■ **Aim of the exercise**: Rewrite the part of the lines below that begins with the first line and ends with the line containing "4.92 metres", replacing "golden bokeh circle" with "amber bokeh circle" and leaving all else unchanged.

(Lines excerpted from a collection)
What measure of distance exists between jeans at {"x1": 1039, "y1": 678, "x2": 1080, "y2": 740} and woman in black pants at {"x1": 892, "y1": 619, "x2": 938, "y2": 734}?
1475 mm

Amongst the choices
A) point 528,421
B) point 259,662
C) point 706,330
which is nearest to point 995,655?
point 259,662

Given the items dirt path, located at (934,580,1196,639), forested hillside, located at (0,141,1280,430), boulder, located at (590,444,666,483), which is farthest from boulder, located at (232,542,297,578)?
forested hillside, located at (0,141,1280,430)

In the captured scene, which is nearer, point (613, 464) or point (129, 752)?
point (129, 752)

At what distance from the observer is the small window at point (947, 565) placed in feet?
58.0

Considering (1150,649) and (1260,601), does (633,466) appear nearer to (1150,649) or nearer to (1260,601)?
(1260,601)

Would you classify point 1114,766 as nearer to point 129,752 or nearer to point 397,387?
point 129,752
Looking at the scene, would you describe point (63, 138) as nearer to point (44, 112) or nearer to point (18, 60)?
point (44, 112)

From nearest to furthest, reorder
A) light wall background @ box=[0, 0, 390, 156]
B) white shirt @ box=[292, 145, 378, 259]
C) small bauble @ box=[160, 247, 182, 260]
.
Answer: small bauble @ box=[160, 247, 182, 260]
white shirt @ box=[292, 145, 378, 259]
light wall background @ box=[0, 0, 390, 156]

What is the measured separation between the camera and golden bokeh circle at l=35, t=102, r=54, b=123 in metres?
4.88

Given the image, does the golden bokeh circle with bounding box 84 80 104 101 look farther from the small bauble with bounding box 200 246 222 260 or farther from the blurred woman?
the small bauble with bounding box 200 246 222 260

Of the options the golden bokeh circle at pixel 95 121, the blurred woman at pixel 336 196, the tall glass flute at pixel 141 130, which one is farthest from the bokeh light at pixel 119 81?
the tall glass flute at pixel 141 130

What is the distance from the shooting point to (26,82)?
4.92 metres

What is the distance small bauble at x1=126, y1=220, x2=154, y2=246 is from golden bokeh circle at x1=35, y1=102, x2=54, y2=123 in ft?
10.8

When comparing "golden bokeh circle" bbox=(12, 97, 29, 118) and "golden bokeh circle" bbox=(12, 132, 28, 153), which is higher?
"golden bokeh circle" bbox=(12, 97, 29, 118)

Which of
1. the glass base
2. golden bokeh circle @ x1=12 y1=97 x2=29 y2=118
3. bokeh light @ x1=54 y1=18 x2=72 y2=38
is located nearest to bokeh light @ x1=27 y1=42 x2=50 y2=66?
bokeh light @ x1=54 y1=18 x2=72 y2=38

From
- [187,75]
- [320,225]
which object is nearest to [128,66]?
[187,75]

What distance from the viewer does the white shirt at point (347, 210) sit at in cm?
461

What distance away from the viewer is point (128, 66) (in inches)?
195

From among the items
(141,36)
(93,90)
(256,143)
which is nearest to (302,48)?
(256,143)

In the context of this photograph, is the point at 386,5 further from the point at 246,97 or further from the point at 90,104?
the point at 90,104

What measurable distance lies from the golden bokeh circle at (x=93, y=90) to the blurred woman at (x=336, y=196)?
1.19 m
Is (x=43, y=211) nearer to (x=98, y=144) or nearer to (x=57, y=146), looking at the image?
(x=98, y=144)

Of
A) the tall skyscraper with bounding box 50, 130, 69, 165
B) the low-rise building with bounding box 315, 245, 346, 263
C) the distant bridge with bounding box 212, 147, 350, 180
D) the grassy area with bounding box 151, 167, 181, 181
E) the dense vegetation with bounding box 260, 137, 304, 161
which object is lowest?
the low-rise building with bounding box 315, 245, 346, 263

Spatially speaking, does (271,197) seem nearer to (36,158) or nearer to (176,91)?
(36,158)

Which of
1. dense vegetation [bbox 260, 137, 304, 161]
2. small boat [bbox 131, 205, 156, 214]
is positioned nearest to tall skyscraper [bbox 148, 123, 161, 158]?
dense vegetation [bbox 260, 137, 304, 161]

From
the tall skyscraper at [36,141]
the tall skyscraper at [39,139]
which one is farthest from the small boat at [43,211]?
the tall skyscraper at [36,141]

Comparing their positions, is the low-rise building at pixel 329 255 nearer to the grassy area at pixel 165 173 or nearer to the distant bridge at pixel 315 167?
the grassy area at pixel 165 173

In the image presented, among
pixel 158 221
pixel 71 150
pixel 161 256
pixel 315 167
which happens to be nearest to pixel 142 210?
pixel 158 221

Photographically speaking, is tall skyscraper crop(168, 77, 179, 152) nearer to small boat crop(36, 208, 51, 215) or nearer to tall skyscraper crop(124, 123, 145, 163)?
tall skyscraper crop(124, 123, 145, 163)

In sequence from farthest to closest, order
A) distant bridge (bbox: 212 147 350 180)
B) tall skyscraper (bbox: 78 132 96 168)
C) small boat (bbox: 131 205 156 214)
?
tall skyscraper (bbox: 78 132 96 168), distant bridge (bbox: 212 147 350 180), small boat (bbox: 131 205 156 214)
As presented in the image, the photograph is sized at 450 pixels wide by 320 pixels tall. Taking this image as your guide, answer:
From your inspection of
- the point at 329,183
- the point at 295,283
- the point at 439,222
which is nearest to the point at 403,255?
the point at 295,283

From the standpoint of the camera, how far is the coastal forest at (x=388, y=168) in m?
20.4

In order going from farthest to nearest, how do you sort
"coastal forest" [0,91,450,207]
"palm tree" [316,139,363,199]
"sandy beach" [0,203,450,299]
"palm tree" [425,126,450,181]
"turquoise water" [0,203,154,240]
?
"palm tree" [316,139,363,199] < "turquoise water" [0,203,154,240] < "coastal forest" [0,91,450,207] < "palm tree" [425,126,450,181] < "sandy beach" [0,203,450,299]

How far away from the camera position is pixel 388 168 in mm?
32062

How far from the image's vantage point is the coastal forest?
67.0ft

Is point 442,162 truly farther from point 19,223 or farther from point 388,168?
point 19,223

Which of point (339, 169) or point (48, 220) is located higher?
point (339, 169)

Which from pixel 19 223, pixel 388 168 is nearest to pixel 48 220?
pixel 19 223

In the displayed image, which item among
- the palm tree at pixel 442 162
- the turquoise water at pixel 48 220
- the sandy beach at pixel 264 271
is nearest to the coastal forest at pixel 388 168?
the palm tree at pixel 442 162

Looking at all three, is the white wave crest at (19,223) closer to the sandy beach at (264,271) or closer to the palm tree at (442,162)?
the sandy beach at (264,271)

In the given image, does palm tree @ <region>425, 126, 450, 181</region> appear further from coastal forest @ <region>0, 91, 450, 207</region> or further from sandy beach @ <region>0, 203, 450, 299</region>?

■ **Written reply**:
What measure of distance exists between jeans at {"x1": 1039, "y1": 678, "x2": 1080, "y2": 740} and woman in black pants at {"x1": 892, "y1": 619, "x2": 938, "y2": 734}?
1475 mm

Amongst the choices
A) point 528,421
B) point 259,662
C) point 706,330
which is nearest to point 995,655?
point 259,662

Given the items dirt path, located at (934,580,1196,639), forested hillside, located at (0,141,1280,430), boulder, located at (590,444,666,483), which is farthest from boulder, located at (232,542,297,578)?
forested hillside, located at (0,141,1280,430)

In the captured scene, which is nearer, point (613, 464) or point (129, 752)?
point (129, 752)

At what distance from the observer is the small window at point (947, 565) placed in feet?
58.0

Considering (1150,649) and (1260,601), does (633,466) appear nearer to (1150,649) or nearer to (1260,601)?
(1260,601)

Would you classify point 1114,766 as nearer to point 129,752 or nearer to point 397,387?
point 129,752
Looking at the scene, would you describe point (63, 138) as nearer to point (44, 112) or nearer to point (18, 60)?
point (44, 112)

From nearest to furthest, reorder
A) light wall background @ box=[0, 0, 390, 156]
B) white shirt @ box=[292, 145, 378, 259]
C) small bauble @ box=[160, 247, 182, 260]
.
Answer: small bauble @ box=[160, 247, 182, 260]
white shirt @ box=[292, 145, 378, 259]
light wall background @ box=[0, 0, 390, 156]

What is the measured separation between the camera and amber bokeh circle at l=35, t=102, r=54, b=123 in metres?
4.88

Given the image, does the amber bokeh circle with bounding box 84 80 104 101 look farther from the small bauble with bounding box 200 246 222 260 or farther from the blurred woman?
the small bauble with bounding box 200 246 222 260

Of the options the amber bokeh circle at pixel 95 121, the blurred woman at pixel 336 196, the tall glass flute at pixel 141 130, which one is farthest from the bokeh light at pixel 119 81?
the tall glass flute at pixel 141 130

What is the distance from the shooting point to (26,82)?
4.92 metres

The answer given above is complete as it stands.